Pope Francis rejected this Wednesday the resignation of the Archbishop of Munich and Freising, Cardinal Reinhard Marx, presented as a gesture to assume responsibility for the abuse of minors by members of the German institution, although he valued his decision and admitted that “the whole Church is in crisis” because of these scandals.

The cardinal Marx, former president of the German Bishops’ Conference and a close associate of Francisco Belonging to the cardinal commission that advises him, he caused a real earthquake in the Catholic Church last Friday by presenting his resignation.

That decision came as “sign of the assumption of responsibilities” after the devastating report on the abuse of minors and cover-ups in the period between 1975 and 2018 by priests of the Archdiocese of Cologne.

Dear brother, first of all thank you for your courage. It is a Christian courage that does not fear the cross, it does not fear to be overwhelmed in front of the tremendous reality of sin”, said today in a letter the Pope, in which he expresses to Marx his decision.

In the letter, Francisco when referring to the situation that the German cardinal is experiencing, he affirms that “The whole Church is in crisis because of the abuse issue; Furthermore, the Church today cannot take a step forward without assuming this crisis”.

In the note in which you submitted your resignation, Marx, considered from the progressive wing, argued that the Catholic Church is in what it calls “a stalemate”.

According Francisco, “the ostrich policy does not lead to anything, and the crisis has to be assumed from our Easter faith. Sociologisms, psychologisms, are useless. Assuming the crisis, personally and communally, is the only fruitful path because a crisis does not come out alone but in the community and we must also bear in mind that a crisis comes out better or worse, but never the same”.

The pope agrees with Marx in rating “of catastrophe the sad history of sexual abuse and the way of dealing with it that the Church took until recently“And that the first step that the Church must take is to become”charge of history, both personally and communally”.
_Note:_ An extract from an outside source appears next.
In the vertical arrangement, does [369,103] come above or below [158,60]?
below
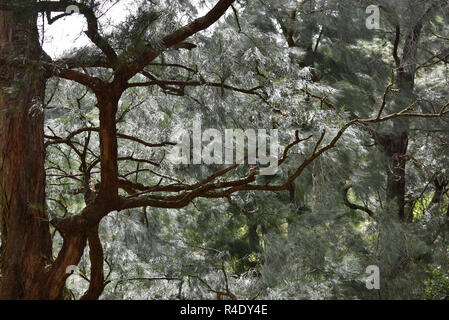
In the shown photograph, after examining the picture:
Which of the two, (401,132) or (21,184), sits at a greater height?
(401,132)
This one taken on February 3, 2020 shows Pope Francis (left) greeting the president of the German Bishops’ Conference, Cardinal Reinhard Marx during a private audience at the Vatican. (Photo: AFP). (HANDOUT /)

Francis explains that although “historical situations have to be interpreted with the hermeneutics of the time in which they happened“, this “it does not exempt us from taking charge and assuming them as a history of the sin that besets us”.

And he advocates that “Each bishop of the Church must assume it and ask himself what should I do in the face of this catastrophe?”.

“He blames me in front of so many historical errors of the past, we have done it more than once in many situations, although we personally have not participated in that historical situation. And this same attitude is what is being asked of us today”, he adds.

Francisco ensures that the Church is asked “a reform“Regarding cases of abuse and that it cannot consist only of words”but in attitudes that have the courage to put themselves in crisis, to assume reality whatever the consequence”.

Silences, omissions, giving too much weight to the prestige of institutions only lead to personal and historical failure, and lead us to live with the weight of having skeletons in the closet”, he highlights.

And he urges “air this reality of abuses and how the Church proceeded”.